→ What you are asked to do:
Locate every line in the records that contains the string "millimetres", and copy each one. Matching is case-sensitive.
[Begin Material to process]
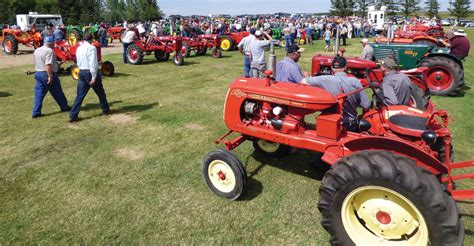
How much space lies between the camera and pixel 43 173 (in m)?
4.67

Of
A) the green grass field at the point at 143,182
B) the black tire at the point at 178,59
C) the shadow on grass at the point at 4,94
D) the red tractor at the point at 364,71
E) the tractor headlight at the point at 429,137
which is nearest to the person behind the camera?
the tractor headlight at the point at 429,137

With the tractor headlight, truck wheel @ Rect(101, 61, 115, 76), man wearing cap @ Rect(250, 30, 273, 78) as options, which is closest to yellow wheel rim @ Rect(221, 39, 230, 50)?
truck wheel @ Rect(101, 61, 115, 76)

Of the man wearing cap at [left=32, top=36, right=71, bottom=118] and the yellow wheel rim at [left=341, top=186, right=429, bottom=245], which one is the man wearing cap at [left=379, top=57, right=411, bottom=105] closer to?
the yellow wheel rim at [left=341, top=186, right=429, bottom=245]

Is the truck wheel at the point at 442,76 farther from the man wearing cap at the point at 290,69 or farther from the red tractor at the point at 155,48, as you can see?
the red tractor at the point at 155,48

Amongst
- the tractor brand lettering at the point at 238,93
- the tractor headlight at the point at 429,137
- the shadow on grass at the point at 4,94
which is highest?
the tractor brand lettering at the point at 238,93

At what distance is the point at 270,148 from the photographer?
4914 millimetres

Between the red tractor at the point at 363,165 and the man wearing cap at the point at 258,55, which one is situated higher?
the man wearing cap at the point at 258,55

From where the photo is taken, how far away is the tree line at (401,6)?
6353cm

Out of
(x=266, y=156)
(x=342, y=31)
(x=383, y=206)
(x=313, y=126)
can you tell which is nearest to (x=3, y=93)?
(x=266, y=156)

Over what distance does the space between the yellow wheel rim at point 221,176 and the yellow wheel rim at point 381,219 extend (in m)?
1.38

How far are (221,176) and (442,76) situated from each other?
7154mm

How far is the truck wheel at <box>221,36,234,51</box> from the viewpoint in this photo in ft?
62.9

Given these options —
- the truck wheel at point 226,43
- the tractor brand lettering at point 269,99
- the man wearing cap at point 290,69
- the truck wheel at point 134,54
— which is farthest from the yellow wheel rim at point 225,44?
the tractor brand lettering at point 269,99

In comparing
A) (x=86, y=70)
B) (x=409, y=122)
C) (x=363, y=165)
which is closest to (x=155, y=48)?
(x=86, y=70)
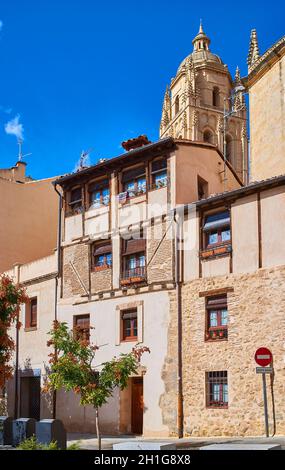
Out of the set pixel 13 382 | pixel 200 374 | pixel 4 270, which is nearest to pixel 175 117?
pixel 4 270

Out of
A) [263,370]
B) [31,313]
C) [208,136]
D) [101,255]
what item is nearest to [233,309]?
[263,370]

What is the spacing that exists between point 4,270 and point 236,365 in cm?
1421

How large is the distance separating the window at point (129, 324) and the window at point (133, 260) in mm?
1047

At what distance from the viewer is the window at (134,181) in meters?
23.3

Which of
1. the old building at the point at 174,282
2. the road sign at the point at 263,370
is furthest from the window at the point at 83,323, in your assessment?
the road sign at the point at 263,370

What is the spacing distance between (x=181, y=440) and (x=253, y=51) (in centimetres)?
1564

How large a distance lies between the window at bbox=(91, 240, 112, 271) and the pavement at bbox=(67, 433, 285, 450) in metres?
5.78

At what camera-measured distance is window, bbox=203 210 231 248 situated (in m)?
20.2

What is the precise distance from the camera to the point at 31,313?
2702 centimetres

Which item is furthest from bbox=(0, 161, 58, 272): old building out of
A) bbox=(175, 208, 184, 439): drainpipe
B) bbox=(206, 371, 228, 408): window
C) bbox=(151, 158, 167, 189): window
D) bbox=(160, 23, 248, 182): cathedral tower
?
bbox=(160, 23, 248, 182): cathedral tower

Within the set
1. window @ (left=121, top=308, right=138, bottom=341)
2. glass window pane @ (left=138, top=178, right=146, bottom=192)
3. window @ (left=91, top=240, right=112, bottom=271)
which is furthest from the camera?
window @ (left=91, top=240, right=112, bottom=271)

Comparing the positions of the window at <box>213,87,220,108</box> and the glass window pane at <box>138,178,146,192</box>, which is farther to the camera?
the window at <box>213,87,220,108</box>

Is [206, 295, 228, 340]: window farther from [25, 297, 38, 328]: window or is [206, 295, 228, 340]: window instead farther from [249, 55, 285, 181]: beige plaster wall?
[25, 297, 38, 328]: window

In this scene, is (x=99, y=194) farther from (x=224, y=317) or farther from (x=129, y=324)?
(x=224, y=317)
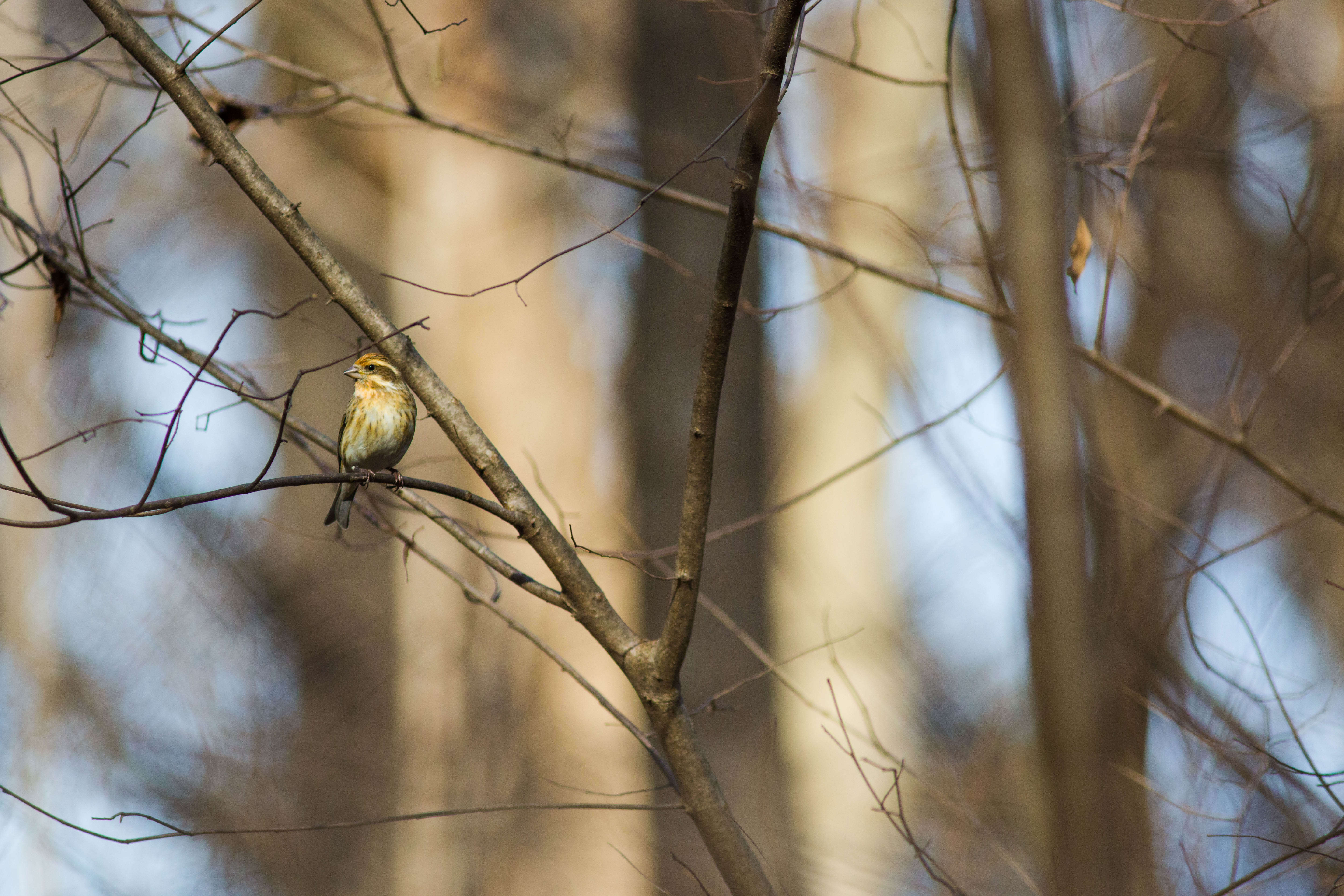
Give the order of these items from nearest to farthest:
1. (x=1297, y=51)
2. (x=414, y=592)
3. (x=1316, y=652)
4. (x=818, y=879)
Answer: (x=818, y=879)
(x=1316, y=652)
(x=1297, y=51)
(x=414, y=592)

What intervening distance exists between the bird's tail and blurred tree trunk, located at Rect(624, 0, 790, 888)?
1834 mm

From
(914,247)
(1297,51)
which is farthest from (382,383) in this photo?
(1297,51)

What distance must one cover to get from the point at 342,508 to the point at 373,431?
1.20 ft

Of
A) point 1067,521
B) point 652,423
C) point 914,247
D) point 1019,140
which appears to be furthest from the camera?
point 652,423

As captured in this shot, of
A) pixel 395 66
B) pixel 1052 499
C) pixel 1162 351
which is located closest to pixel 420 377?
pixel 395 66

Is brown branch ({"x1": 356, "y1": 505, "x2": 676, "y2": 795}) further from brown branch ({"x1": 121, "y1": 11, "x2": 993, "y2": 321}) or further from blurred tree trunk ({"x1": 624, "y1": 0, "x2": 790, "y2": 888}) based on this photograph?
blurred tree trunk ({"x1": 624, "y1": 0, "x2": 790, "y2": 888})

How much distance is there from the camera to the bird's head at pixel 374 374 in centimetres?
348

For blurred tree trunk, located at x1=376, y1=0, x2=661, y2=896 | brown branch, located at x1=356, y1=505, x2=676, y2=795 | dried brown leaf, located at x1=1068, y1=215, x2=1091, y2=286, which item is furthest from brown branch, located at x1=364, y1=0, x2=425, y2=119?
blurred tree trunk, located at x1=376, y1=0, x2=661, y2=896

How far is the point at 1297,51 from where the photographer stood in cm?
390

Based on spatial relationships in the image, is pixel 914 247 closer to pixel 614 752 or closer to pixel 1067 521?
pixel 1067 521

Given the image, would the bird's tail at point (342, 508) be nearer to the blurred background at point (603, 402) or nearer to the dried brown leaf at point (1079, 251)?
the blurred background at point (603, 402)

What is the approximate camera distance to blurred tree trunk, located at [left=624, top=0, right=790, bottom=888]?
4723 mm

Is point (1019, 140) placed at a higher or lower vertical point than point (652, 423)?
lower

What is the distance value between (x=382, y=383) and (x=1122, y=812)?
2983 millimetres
[End Material to process]
[Begin Material to process]
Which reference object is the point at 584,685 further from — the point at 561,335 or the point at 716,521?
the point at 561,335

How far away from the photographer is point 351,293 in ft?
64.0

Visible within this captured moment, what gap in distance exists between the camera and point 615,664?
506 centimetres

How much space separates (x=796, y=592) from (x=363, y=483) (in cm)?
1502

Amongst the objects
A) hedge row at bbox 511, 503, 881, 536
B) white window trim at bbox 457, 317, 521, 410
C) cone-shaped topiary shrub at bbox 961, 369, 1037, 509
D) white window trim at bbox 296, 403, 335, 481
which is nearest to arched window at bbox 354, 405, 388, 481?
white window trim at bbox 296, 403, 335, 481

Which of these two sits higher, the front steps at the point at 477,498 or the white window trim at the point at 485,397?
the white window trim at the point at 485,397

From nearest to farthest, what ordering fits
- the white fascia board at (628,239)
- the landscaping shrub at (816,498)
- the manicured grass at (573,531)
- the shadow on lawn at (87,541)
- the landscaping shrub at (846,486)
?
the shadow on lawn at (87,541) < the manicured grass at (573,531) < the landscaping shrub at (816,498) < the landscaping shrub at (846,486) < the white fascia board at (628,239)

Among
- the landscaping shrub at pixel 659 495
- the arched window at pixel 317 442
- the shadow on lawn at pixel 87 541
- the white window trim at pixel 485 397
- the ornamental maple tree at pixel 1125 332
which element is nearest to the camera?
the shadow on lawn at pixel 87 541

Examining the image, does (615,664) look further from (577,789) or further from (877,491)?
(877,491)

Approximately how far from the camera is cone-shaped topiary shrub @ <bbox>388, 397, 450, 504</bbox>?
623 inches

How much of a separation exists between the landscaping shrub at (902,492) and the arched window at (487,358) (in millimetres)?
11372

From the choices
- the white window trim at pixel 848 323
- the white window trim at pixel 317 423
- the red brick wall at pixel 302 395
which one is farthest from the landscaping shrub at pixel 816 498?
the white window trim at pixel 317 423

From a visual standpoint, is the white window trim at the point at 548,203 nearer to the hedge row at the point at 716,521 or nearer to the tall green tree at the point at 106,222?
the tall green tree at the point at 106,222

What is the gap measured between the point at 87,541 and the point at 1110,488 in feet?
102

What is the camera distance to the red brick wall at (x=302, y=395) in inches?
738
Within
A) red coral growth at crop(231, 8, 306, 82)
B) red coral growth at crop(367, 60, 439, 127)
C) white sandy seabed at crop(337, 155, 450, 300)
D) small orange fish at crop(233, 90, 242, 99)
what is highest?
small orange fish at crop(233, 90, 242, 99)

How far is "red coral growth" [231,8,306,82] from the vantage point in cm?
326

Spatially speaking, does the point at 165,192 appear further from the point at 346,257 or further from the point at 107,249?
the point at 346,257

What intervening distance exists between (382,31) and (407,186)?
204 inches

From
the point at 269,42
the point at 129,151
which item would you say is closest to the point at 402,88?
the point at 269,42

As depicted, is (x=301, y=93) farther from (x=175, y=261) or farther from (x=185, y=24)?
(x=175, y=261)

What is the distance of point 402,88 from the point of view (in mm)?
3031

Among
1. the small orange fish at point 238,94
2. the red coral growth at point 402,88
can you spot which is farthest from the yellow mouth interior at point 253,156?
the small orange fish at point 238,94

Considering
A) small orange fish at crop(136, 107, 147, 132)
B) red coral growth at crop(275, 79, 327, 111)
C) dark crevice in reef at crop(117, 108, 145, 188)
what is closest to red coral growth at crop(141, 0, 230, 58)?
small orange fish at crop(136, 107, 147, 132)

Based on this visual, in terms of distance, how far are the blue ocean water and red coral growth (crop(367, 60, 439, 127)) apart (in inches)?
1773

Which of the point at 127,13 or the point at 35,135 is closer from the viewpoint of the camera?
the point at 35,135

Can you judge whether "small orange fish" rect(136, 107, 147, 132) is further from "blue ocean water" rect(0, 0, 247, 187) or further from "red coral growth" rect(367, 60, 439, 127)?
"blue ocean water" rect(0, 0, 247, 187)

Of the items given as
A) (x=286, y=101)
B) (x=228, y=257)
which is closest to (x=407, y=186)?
[End Material to process]
→ Finished task:
4914 millimetres
2983 millimetres
How much of a separation exists between the landscaping shrub at (902,492) and the arched window at (487,358) (in millimetres)?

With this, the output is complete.